Stored records:

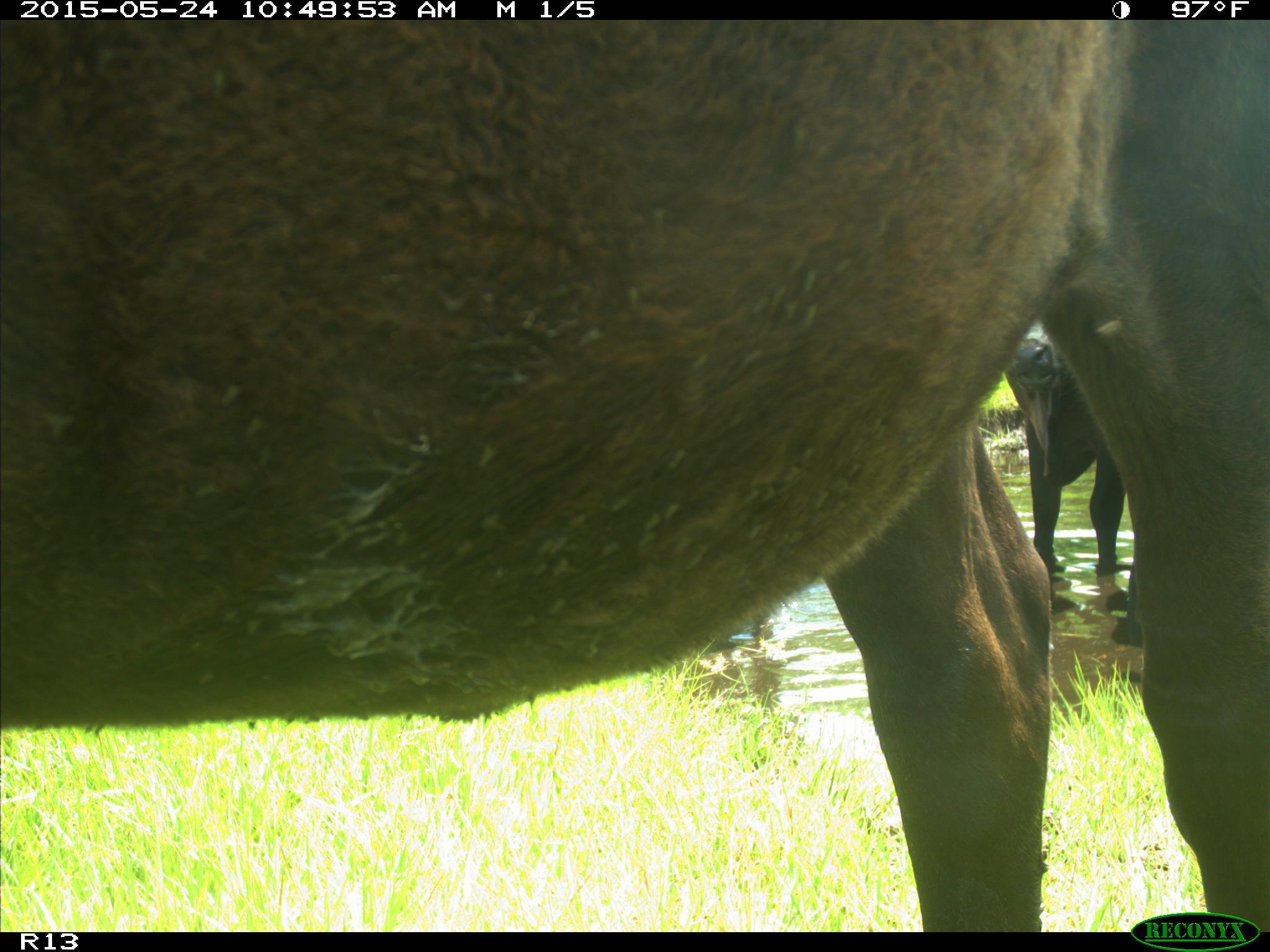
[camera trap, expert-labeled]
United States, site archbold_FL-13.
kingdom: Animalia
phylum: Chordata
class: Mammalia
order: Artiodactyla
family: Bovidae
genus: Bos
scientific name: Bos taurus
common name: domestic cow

▸ ACTIVITY
Repeat the lines above exactly, and keep every picture out.

▸ OUTPUT
[camera trap, expert-labeled]
United States, site archbold_FL-13.
kingdom: Animalia
phylum: Chordata
class: Mammalia
order: Artiodactyla
family: Bovidae
genus: Bos
scientific name: Bos taurus
common name: domestic cow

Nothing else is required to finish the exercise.